- [Directions]: Lines from the one containing "United States, site lebec_CA-29." through the end of the data are to be returned exactly, and no others.

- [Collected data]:
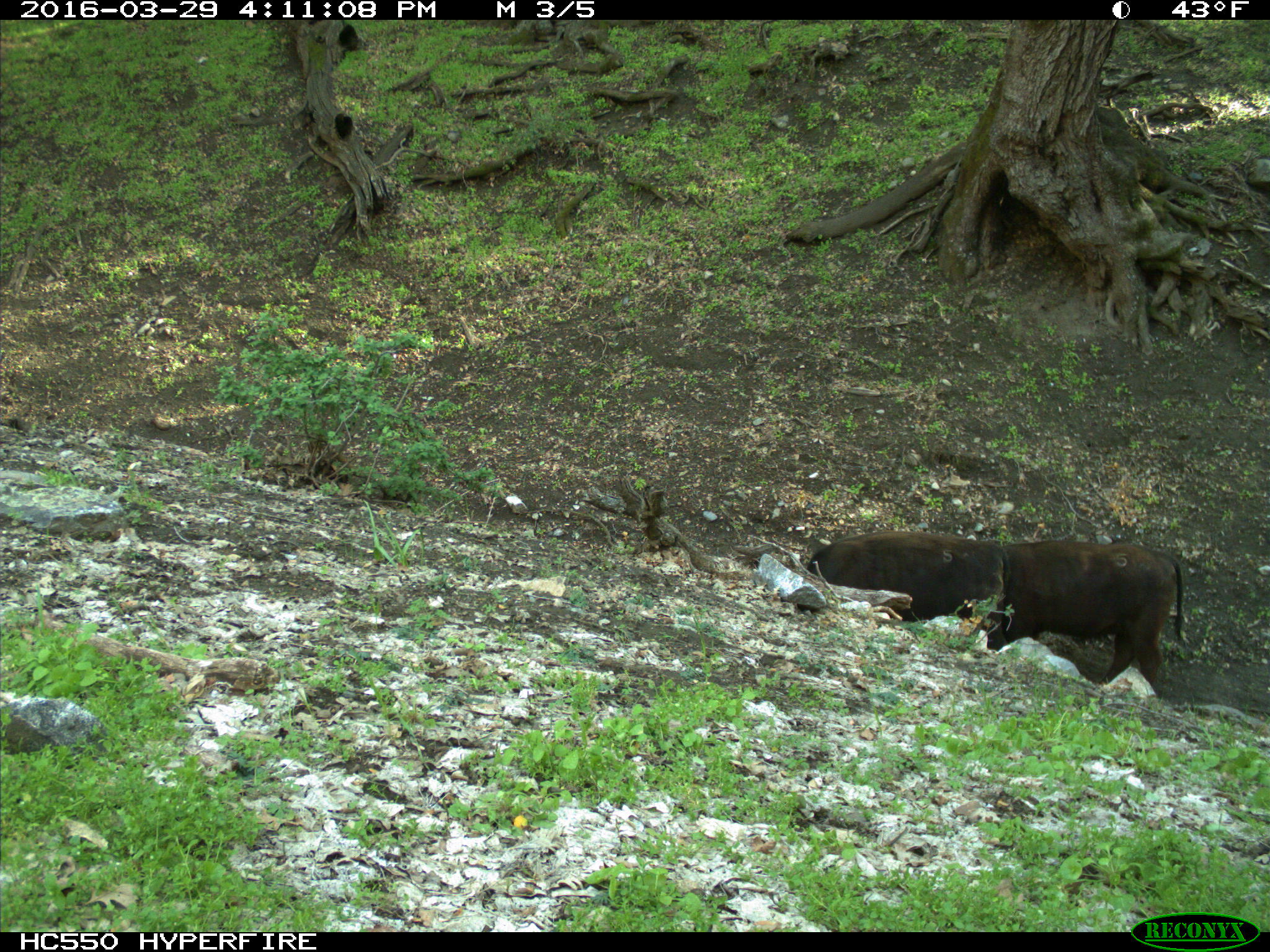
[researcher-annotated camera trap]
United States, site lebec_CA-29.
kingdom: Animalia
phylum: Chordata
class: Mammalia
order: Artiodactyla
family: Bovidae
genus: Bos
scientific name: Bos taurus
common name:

- [Solution to the exercise]:
United States, site lebec_CA-29.
kingdom: Animalia
phylum: Chordata
class: Mammalia
order: Artiodactyla
family: Bovidae
genus: Bos
scientific name: Bos taurus
common name:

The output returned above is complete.